My cracked and sore nipples needed airing, as did little ones bottom due to a blistering nappy rash. We would often be found topless or bottomless by the log burner in the evenings. (Welcome to motherhood springs to mind!)
The best thing that helped my nipples in the end was nipple shells – so that I could wear a bra without feeling like the fabric brushing against them was cutting them more, breast milk on them to keep free from bacterial infections and so that they weren’t dry when she was first feeding, and a knowledge of hand expressing – so if it all got too much I knew I could still feed her. Plus skin to skin time as much as possible. We would often be found snug in my dressing gown, baby in a nappy and me in joggers... loving the connection and comfort it bought us.

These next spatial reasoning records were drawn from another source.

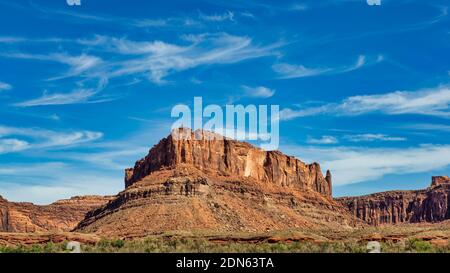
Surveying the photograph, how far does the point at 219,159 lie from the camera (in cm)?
15975

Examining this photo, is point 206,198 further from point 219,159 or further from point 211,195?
point 219,159

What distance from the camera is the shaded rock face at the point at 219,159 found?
488 ft

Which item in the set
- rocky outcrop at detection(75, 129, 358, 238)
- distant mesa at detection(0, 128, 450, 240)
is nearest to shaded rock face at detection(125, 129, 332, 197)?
rocky outcrop at detection(75, 129, 358, 238)

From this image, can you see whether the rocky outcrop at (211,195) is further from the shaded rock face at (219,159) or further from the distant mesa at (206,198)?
the distant mesa at (206,198)

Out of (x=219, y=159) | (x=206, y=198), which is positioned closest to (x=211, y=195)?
(x=206, y=198)

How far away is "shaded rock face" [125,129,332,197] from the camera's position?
14875 cm

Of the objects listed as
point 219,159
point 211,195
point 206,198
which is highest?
point 219,159

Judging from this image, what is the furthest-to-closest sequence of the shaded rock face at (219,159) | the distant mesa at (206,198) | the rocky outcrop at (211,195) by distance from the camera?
the shaded rock face at (219,159)
the distant mesa at (206,198)
the rocky outcrop at (211,195)

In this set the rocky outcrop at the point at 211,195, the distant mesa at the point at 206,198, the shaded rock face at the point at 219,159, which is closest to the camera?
the rocky outcrop at the point at 211,195

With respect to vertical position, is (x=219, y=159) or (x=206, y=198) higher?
(x=219, y=159)

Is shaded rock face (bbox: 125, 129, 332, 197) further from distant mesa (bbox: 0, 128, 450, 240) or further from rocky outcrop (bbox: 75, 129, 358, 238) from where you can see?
distant mesa (bbox: 0, 128, 450, 240)

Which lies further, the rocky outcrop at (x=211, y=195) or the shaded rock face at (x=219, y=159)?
the shaded rock face at (x=219, y=159)

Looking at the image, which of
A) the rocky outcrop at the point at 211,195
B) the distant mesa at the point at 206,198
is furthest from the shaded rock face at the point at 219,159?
the distant mesa at the point at 206,198

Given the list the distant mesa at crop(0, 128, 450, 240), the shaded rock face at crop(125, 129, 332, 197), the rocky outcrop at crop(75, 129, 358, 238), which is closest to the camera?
the rocky outcrop at crop(75, 129, 358, 238)
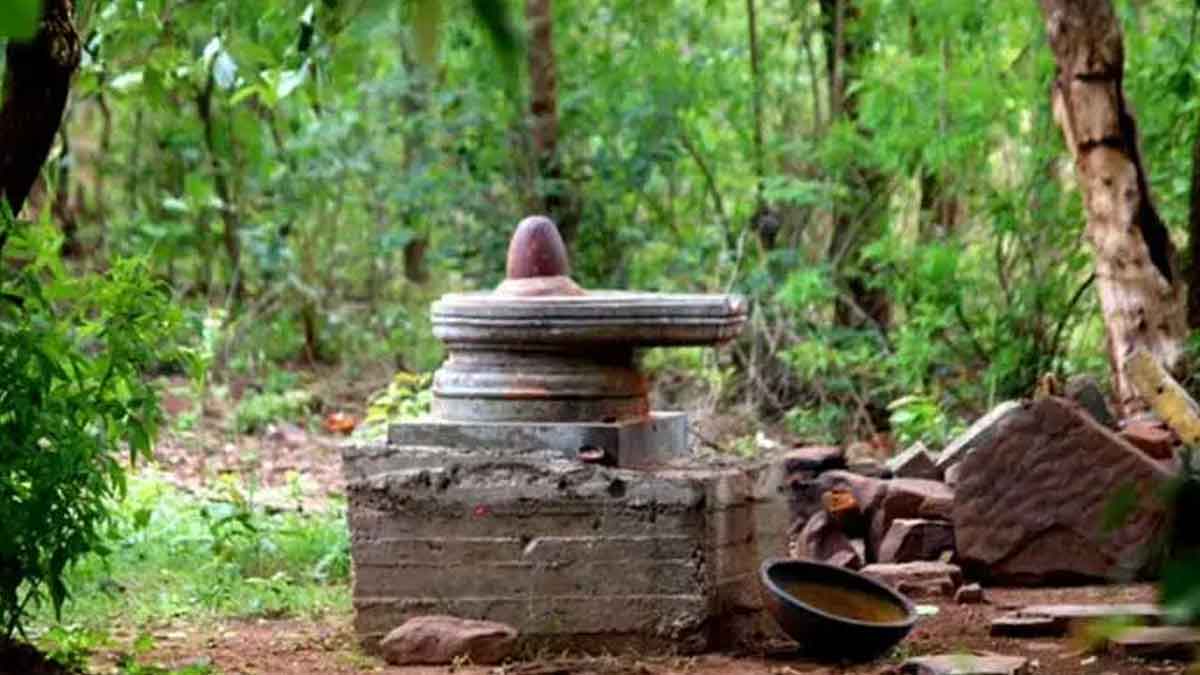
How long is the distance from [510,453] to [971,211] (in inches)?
236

As the days went on, her weight was getting so much better, my boobs were getting better but still felt a little off – speaking to a feeding specialist whilst getting her hearing checked she noted that Baby F had a posterior tongue tie, and that’s possibly why it was hurting. We nearly got it cut then and there – she was 7 days old. But I freaked a little, it was a Friday and the midwife advised us to wait the weekend and see how we felt. We actually managed to not get it cut and dealt with working out different positions and she was gaining weight so that was good.

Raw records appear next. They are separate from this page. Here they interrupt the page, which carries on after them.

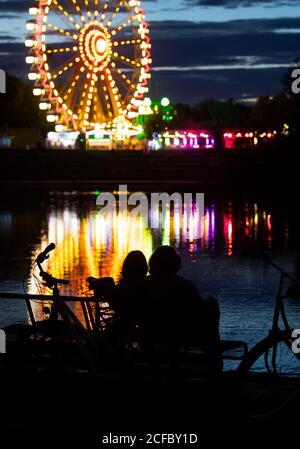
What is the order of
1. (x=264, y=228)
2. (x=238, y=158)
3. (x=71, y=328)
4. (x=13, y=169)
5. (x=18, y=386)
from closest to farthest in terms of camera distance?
1. (x=71, y=328)
2. (x=18, y=386)
3. (x=264, y=228)
4. (x=238, y=158)
5. (x=13, y=169)

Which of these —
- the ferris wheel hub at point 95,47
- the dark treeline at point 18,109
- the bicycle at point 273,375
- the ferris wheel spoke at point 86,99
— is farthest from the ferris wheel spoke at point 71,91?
the bicycle at point 273,375

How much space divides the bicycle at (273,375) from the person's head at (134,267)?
0.92 m

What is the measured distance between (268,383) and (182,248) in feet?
40.6

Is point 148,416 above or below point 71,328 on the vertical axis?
below

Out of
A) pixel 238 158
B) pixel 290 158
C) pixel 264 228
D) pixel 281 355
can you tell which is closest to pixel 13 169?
pixel 238 158

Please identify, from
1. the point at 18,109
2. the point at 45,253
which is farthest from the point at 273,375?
the point at 18,109

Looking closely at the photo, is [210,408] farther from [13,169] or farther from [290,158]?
[13,169]

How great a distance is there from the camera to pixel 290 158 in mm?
46062

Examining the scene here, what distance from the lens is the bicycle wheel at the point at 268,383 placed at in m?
6.66

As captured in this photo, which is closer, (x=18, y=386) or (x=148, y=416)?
(x=148, y=416)

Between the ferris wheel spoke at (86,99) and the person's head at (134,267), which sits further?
the ferris wheel spoke at (86,99)

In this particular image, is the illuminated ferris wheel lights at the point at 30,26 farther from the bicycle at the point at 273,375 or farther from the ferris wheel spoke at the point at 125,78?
the bicycle at the point at 273,375
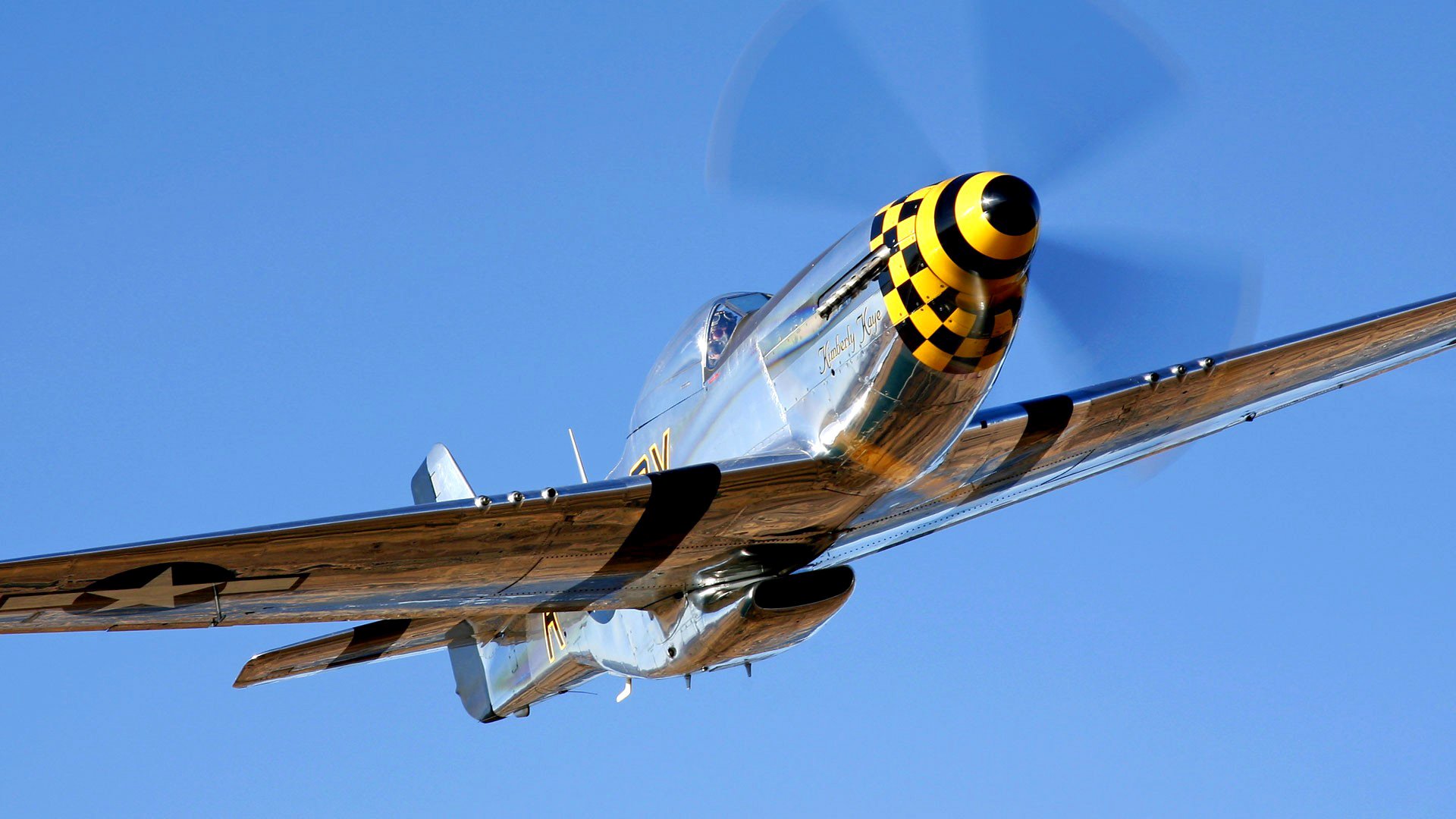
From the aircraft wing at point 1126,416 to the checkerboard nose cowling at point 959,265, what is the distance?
1939 millimetres

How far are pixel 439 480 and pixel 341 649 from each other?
3348mm

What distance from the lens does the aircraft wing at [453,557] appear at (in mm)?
11219

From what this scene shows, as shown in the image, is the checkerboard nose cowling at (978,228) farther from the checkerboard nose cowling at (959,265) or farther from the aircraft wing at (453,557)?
the aircraft wing at (453,557)

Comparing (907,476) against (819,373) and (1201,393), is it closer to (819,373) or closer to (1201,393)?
(819,373)

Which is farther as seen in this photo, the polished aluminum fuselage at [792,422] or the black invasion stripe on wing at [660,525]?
the black invasion stripe on wing at [660,525]

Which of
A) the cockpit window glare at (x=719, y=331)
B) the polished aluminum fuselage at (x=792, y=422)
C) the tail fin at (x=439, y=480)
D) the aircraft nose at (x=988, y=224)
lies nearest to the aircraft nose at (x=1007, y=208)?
the aircraft nose at (x=988, y=224)

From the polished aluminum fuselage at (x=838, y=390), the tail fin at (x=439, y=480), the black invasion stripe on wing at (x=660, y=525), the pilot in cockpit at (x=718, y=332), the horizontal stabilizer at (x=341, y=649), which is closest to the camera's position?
the polished aluminum fuselage at (x=838, y=390)

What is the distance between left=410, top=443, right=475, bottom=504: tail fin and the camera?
18.5 metres

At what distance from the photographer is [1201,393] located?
1531 cm

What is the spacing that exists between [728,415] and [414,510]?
2988 millimetres

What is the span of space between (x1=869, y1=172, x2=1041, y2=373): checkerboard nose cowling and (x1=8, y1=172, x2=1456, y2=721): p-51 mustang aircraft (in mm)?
17

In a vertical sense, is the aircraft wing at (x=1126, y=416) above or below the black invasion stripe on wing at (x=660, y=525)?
above

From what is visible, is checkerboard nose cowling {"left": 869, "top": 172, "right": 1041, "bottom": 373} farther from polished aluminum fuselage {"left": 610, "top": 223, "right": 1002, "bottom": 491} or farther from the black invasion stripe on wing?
the black invasion stripe on wing

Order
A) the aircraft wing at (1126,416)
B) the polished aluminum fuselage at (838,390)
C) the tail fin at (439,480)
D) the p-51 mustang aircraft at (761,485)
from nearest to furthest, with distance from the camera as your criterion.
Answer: the p-51 mustang aircraft at (761,485) → the polished aluminum fuselage at (838,390) → the aircraft wing at (1126,416) → the tail fin at (439,480)
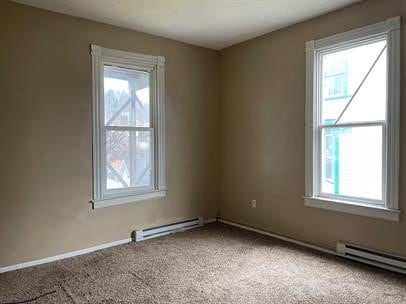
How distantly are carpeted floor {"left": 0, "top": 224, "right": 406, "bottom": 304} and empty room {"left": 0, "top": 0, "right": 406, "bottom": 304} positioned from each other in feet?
0.07

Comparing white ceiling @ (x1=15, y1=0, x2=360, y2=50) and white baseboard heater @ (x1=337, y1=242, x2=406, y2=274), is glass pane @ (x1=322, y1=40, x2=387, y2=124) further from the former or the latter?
white baseboard heater @ (x1=337, y1=242, x2=406, y2=274)

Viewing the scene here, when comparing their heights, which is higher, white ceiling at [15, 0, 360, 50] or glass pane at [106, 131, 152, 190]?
white ceiling at [15, 0, 360, 50]

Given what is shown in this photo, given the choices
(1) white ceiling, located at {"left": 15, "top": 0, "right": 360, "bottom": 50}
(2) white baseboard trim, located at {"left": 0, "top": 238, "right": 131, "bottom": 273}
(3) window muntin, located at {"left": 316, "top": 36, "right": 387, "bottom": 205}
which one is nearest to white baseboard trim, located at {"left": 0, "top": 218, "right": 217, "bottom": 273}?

Fast forward a few more weeks when I was sitting with a Doula friend trying to reflect and digest my birth, she noted that Baby F was clicking a lot in her feeds, I said it was a normal thing and then it hit me – the tongue tie! We were now out of midwife and HV care, we were put onto a waiting list but it was a few weeks if not months away, so we found a private midwife who came to the house. He walked in and immediately I felt at ease, an amazing man with such incredible calm and relaxing energy had come to save us! He would chat to Baby F and us, he would take into consideration that she is a little human and is wanting to also know what’s going on. After assessing her and me, and us feed he decided he would cut the tie- in our kitchen whilst I waited in the sitting room, boob out and ready! T bought her to me, she had a slightly bloody mouth and a look of confusion but she fed amazingly and fell asleep – at first, I thought it was the shock of it all! But she had a great sleep and when she woke up to see the look on her face as she stuck her tongue out far was incredible to see! It went on to hurt badly for a few days whilst she got used to using her new tongue but then it was no problem.

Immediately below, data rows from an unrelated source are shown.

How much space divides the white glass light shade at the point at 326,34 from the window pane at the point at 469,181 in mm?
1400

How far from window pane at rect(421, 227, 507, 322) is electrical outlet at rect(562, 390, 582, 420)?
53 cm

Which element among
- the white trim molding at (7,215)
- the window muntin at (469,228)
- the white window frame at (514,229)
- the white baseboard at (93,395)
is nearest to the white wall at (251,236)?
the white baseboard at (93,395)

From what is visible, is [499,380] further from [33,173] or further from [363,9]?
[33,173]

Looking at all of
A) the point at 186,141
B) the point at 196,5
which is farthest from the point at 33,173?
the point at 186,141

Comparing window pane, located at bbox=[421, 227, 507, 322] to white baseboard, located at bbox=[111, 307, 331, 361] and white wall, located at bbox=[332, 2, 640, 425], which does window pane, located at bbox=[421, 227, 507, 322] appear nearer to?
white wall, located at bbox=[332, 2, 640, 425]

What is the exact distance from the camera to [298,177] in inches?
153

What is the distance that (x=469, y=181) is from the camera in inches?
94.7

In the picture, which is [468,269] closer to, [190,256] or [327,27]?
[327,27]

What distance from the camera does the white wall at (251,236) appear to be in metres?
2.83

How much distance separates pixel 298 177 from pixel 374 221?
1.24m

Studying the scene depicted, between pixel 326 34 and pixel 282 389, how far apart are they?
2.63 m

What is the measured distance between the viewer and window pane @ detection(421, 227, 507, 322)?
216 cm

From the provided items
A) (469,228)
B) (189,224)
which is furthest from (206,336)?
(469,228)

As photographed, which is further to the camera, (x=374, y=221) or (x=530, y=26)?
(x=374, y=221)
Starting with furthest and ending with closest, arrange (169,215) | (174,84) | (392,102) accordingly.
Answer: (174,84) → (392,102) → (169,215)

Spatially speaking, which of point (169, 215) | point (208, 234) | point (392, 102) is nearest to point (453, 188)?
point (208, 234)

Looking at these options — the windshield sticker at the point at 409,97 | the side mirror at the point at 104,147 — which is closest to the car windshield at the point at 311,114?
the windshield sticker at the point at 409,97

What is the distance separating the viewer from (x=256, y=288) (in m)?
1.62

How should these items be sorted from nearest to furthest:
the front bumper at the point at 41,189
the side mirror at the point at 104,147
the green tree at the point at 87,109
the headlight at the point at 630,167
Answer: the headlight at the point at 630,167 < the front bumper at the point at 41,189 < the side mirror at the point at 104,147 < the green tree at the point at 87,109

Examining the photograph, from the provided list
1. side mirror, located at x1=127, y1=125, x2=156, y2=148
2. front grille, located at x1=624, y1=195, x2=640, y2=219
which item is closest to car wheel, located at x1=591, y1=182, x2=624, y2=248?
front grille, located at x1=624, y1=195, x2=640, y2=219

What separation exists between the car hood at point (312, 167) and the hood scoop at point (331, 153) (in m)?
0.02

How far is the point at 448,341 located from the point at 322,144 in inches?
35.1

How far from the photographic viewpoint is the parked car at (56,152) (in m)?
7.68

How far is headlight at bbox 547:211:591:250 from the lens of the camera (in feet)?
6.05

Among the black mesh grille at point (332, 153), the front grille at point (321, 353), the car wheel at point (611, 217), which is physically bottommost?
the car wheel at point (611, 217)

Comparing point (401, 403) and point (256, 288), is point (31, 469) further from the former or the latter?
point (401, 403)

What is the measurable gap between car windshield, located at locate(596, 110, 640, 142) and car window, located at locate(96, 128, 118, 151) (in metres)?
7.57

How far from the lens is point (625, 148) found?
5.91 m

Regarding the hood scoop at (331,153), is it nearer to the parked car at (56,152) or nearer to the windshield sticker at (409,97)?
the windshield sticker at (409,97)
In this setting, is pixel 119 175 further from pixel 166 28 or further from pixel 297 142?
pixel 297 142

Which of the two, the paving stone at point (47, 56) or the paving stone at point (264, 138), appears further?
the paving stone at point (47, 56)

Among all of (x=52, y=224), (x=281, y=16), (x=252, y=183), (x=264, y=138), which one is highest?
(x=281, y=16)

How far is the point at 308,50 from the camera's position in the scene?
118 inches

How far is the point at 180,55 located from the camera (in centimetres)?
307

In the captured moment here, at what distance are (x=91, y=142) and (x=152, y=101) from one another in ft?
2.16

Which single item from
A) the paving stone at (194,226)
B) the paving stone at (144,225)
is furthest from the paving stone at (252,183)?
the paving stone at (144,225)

So, going back a few weeks the blistering nappy rash didn’t improve until I took it into my own hands and decided to trial a dairy free diet. This made a hell of a difference.
At maybe 3 or so months I finally felt like we were getting somewhere. I’m 8 months in now, and I LOVE breastfeeding, we are in a good groove at the moment, of being able to feed well and listen to her cues when she wants feeding for nourishment or for comfort, and I am happy to feed to both. She is a little wriggler and quite the acrobat when she wants a feed! I know we may come up with some more obstacles (teething for example...) but I am sure we will over come them. I have a good support team around me, and follow many inspiring breastfeeding mums on social media, so in my current bubble I have it all around me, and so I feel happy and confident. I am normalizing breastfeeding every time I feed, I make sure to be respectful to those around me, but also to make a point that I need to feed my baby and this is how I do it. I feel now that we have got this far I’m no where near ready to end our journey, I will see where we go, and as always, I will follow her cues.
Looking back all I needed was a little more time, someone to sit with me and give me a relaxing space to be able to hand express and feed. So this is what I would like to give to those of you who need it. Some time, Some confidence and Some knowledge of what you are doing to make it feel right.